Instructions —
**A)** In the passage on economic forecasting, what does the text say central banks have a particularly poor track record at predicting?
**B)** List every forecaster or group of forecasters whose track record the passage on economic forecasting discusses.
**C)** Repeat the passage on economic forecasting word for word, from "Every end of" up to and including "than short-term ones.".
#### Selection ####
Every end of the year, by the end of the year, we receive numerous estimates of global GDP growth and inflation for the following year. Historically, almost in all cases, expectations of inflation and growth are too optimistic in December for the following year.

If we look at the track record of central banks, it is particularly poor in predicting inflation, while large supranational entities tend to err on the side of optimism in GDP estimates. The international Monetary Fund or the Organisation for Economic Co-operation and Development, for example, have been particularly poor at estimating recessions, but mostly accurate at making long-term trend estimates. Contrary to popular belief, it seems that most forecasts are better at identifying long-term economic dynamics than short-term ones.

Forecasting is a dirty job, but somebody has to do it. Economic forecasting is exceedingly difficult because there are numerous factors that can drastically change the course of a global economy that is increasingly complex and subject to important uncertainties. However, macroeconomic forecasting is also essential to provide a frame of reference for investors and policymakers. It should not be considered the revealed truth nor entirely dismissed, just an important framework that allows us to at least identify the major points of discrepancy as well as the areas to look at for positive or negative surprises as the year unravels. Yes, macroeconomic forecasting is essential.
#### Stored rows ####
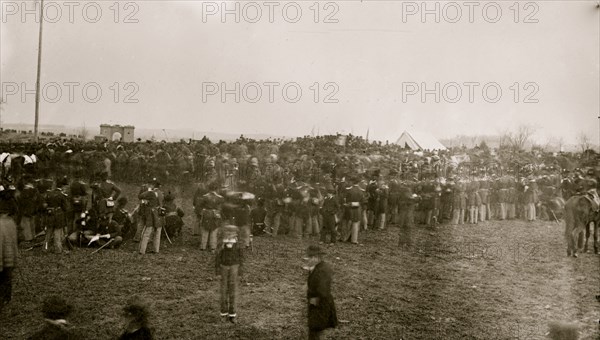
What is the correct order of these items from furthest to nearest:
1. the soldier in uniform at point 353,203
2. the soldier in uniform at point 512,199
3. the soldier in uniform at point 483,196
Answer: the soldier in uniform at point 512,199 → the soldier in uniform at point 483,196 → the soldier in uniform at point 353,203

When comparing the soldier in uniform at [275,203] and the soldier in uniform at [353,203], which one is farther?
the soldier in uniform at [275,203]

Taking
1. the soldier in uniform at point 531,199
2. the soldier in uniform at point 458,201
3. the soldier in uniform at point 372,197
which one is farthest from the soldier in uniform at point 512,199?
the soldier in uniform at point 372,197

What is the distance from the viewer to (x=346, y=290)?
11.3 m

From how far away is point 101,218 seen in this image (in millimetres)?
13961

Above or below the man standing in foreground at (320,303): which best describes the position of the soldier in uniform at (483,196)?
above

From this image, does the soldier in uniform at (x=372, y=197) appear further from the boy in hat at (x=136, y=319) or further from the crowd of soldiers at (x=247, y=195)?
the boy in hat at (x=136, y=319)

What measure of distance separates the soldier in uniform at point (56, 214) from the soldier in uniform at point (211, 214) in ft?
11.5

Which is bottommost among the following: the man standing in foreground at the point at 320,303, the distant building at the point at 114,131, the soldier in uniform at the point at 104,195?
the man standing in foreground at the point at 320,303

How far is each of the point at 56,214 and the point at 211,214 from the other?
12.7ft

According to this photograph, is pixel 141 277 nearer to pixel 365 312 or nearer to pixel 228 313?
pixel 228 313

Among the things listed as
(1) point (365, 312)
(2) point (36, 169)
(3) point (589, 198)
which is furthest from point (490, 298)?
(2) point (36, 169)

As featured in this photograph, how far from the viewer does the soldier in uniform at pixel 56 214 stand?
1284 centimetres

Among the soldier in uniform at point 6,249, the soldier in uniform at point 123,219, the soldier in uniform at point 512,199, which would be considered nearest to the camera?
the soldier in uniform at point 6,249

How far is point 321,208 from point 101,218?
21.6ft
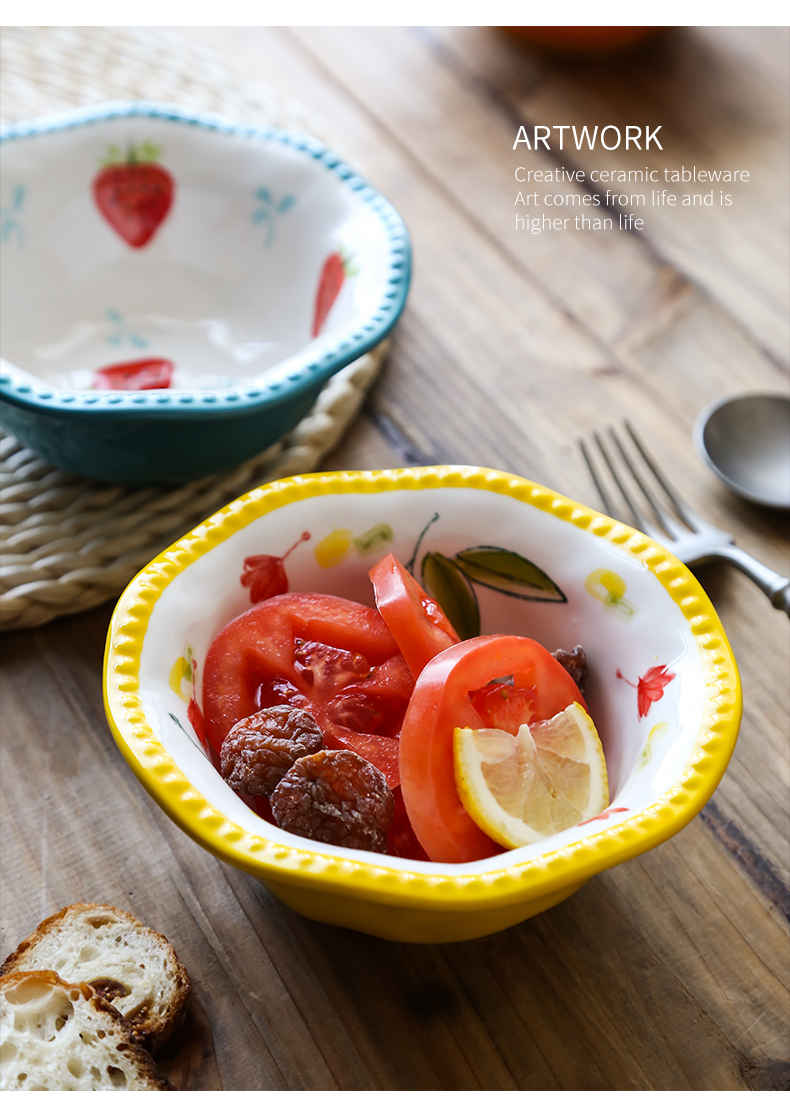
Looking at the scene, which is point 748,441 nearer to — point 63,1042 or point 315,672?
point 315,672

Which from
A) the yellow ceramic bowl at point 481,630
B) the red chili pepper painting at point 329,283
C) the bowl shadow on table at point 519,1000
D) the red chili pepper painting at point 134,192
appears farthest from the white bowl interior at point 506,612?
the red chili pepper painting at point 134,192

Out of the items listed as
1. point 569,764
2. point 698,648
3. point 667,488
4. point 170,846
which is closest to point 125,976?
point 170,846

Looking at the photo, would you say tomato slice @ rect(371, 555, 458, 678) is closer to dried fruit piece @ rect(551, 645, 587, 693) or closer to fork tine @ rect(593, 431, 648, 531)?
dried fruit piece @ rect(551, 645, 587, 693)

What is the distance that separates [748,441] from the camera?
3.58ft

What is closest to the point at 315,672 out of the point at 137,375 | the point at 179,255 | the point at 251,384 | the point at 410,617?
the point at 410,617

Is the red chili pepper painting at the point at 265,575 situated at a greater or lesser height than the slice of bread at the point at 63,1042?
greater

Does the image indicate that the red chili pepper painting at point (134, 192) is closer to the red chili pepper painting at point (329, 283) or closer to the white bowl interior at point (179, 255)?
the white bowl interior at point (179, 255)

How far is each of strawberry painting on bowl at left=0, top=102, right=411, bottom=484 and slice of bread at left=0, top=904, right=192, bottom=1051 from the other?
493mm

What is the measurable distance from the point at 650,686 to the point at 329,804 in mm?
251

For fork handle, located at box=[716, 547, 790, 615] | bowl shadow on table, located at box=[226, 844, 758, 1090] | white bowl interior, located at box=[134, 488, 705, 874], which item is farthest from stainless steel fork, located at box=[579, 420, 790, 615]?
bowl shadow on table, located at box=[226, 844, 758, 1090]

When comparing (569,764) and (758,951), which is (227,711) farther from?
(758,951)

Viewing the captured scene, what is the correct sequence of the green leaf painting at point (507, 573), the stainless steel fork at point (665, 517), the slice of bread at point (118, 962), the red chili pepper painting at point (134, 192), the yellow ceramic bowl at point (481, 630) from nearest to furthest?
1. the yellow ceramic bowl at point (481, 630)
2. the slice of bread at point (118, 962)
3. the green leaf painting at point (507, 573)
4. the stainless steel fork at point (665, 517)
5. the red chili pepper painting at point (134, 192)

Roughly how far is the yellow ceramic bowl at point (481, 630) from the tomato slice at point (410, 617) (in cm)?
6

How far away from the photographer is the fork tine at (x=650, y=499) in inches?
39.4
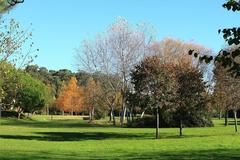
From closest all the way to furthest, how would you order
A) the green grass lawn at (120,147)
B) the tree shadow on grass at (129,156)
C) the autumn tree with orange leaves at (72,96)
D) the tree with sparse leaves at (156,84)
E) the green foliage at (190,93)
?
the tree shadow on grass at (129,156) < the green grass lawn at (120,147) < the tree with sparse leaves at (156,84) < the green foliage at (190,93) < the autumn tree with orange leaves at (72,96)

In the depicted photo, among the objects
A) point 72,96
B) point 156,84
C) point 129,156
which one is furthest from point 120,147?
point 72,96

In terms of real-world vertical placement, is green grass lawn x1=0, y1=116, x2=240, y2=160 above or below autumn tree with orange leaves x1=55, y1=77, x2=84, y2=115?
below

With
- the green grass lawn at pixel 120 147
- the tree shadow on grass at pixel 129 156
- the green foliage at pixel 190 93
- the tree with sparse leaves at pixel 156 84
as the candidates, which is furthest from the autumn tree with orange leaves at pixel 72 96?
the tree shadow on grass at pixel 129 156

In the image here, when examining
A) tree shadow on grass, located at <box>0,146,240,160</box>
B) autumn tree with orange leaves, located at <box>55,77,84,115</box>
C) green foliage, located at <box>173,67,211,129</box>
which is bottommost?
tree shadow on grass, located at <box>0,146,240,160</box>

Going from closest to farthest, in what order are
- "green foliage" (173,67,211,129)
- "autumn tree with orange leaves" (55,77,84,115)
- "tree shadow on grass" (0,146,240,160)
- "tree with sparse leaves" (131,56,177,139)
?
"tree shadow on grass" (0,146,240,160), "tree with sparse leaves" (131,56,177,139), "green foliage" (173,67,211,129), "autumn tree with orange leaves" (55,77,84,115)

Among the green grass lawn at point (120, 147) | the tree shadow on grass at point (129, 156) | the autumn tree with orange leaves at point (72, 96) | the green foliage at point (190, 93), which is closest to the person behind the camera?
the tree shadow on grass at point (129, 156)

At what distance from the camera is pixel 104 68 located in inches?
2672

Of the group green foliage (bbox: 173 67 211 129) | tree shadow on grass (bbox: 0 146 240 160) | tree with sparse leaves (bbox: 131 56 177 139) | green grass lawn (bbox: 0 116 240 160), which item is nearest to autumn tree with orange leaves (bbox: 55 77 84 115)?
green foliage (bbox: 173 67 211 129)

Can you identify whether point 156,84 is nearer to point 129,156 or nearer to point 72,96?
point 129,156

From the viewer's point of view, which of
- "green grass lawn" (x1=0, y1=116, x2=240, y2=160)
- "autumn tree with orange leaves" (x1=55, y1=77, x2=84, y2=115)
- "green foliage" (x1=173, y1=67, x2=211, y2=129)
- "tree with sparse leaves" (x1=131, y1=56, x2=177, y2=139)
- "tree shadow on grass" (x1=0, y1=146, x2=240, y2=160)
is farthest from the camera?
"autumn tree with orange leaves" (x1=55, y1=77, x2=84, y2=115)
####
Task solutions —
**A)** Inflation.

**B)**
- central banks
- large supranational entities
- the international Monetary Fund
- the Organisation for Economic Co-operation and Development

**C)**
Every end of the year, by the end of the year, we receive numerous estimates of global GDP growth and inflation for the following year. Historically, almost in all cases, expectations of inflation and growth are too optimistic in December for the following year.

If we look at the track record of central banks, it is particularly poor in predicting inflation, while large supranational entities tend to err on the side of optimism in GDP estimates. The international Monetary Fund or the Organisation for Economic Co-operation and Development, for example, have been particularly poor at estimating recessions, but mostly accurate at making long-term trend estimates. Contrary to popular belief, it seems that most forecasts are better at identifying long-term economic dynamics than short-term ones.